[Exercise brief]:
The response must be made up of the lines in the entries below that contain "species".

[Records provided]:
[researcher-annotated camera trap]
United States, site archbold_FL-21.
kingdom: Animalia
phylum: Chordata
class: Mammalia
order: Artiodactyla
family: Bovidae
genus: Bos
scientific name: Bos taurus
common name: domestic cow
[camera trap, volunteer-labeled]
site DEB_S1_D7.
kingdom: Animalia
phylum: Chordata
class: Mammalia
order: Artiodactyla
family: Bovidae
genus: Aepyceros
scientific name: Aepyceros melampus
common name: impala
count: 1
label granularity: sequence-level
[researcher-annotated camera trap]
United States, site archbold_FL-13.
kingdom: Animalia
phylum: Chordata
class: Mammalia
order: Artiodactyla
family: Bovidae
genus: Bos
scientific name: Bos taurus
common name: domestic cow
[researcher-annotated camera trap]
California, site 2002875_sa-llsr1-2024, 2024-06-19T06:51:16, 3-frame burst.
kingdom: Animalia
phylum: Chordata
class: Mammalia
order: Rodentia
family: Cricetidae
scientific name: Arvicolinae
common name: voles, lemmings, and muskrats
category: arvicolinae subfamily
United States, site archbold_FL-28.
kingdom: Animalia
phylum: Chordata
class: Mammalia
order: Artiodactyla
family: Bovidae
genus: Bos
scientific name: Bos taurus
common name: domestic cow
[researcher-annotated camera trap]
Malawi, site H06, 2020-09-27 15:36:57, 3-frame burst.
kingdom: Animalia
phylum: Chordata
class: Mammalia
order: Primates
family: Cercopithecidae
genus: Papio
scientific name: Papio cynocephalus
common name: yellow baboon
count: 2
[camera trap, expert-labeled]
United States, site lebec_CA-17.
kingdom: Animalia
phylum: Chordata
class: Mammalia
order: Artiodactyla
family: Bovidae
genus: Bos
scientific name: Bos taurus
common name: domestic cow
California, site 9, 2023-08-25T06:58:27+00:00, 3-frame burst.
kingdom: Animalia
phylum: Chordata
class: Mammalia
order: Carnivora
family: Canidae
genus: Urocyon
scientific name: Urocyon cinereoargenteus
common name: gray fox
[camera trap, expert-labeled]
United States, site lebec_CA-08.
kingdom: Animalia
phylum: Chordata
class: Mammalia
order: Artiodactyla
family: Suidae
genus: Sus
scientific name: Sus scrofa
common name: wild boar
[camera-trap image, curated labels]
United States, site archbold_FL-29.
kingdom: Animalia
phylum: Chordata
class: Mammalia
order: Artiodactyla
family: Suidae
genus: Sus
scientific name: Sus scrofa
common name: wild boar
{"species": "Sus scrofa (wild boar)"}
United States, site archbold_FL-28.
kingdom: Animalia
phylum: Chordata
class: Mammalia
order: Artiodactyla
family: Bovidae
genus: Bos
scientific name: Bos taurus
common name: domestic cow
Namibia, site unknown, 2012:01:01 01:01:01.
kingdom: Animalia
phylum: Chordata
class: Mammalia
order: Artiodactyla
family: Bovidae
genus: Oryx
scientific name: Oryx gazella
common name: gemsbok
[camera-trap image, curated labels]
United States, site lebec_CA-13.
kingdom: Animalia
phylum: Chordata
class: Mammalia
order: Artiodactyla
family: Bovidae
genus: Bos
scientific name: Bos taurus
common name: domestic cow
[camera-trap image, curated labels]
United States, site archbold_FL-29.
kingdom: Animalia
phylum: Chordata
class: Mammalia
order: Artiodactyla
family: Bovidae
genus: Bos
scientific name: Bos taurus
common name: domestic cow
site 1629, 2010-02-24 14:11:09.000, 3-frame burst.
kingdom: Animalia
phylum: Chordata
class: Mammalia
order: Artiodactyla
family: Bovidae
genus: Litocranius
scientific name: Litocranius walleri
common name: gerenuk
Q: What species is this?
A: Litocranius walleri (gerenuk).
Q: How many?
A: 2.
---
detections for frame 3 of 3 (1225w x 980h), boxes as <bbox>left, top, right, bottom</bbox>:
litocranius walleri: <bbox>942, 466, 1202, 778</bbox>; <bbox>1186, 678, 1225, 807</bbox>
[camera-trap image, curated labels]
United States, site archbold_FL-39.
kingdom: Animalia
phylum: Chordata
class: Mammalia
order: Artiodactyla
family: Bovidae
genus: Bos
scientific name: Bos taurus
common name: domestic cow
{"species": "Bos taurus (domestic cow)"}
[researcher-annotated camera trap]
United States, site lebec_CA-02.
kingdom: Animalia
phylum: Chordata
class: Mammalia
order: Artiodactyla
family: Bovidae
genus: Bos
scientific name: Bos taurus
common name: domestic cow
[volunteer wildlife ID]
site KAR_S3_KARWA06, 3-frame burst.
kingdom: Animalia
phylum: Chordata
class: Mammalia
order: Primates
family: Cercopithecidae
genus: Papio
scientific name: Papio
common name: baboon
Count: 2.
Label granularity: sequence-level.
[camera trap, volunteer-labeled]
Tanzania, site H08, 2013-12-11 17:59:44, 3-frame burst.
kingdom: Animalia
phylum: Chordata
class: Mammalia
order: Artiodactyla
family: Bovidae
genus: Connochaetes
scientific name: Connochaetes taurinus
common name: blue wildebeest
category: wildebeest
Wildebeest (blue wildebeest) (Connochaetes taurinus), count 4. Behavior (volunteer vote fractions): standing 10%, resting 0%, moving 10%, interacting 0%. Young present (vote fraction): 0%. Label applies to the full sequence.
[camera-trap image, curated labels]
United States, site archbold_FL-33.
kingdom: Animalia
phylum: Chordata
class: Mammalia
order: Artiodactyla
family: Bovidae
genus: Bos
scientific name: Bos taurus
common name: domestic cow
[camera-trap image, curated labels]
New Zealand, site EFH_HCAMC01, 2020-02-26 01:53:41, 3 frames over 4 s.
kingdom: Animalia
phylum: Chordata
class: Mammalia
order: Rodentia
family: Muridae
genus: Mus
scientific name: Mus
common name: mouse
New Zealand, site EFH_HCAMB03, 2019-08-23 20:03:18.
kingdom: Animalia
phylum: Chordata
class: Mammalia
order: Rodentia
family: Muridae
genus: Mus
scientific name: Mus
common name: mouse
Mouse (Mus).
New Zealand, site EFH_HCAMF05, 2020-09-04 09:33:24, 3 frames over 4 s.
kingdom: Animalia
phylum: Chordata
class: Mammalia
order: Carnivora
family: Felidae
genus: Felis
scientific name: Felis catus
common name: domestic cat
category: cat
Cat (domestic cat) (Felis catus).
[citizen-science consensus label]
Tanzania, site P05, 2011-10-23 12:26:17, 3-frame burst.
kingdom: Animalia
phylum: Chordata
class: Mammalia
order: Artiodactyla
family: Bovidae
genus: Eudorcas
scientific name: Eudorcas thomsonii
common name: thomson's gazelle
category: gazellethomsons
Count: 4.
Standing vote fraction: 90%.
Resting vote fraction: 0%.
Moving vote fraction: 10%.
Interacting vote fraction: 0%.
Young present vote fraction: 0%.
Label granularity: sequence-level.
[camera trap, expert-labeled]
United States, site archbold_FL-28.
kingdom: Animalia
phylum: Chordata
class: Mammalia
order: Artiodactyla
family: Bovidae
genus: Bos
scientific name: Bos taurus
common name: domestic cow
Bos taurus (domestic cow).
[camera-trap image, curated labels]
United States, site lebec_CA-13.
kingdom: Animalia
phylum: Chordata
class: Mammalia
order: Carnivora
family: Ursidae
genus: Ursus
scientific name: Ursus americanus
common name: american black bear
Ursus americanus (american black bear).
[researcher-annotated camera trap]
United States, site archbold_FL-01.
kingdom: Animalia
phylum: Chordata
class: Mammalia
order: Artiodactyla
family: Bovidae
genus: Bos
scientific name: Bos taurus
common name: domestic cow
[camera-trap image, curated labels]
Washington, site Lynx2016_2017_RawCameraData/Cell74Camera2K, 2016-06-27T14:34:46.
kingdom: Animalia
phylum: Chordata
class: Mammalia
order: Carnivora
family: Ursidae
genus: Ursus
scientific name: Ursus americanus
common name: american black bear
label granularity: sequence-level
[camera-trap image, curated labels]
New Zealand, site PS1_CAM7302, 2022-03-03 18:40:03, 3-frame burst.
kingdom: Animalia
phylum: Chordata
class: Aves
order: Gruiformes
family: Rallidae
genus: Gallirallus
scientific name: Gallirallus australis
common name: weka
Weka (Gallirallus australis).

[Answer to this exercise]:
{"species": "Sus scrofa (wild boar)"}
Q: What species is this?
{"species": "Bos taurus (domestic cow)"}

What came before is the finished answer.